Source records
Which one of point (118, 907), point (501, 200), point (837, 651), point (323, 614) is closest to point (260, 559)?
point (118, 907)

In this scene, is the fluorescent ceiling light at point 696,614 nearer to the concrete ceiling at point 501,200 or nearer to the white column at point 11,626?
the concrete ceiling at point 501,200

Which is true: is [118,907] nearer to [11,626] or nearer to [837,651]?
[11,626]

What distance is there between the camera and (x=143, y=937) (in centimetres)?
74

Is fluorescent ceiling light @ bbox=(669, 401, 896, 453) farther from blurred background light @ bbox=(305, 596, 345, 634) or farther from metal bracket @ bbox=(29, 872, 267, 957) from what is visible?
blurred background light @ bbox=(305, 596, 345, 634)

==

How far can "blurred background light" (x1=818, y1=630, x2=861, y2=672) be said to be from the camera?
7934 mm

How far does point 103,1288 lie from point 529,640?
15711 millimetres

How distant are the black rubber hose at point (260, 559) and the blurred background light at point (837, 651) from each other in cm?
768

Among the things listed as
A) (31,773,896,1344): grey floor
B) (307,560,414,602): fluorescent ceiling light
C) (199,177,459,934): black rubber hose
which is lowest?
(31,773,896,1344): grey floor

Exercise
Report each line above that contains the word "hose", copying every such line in full. Treat uppercase and lowercase letters as different.

Finished answer
How distant are the black rubber hose at point (260, 559) and the blurred background light at point (837, 651) from each other in cm?
C) (199,177,459,934): black rubber hose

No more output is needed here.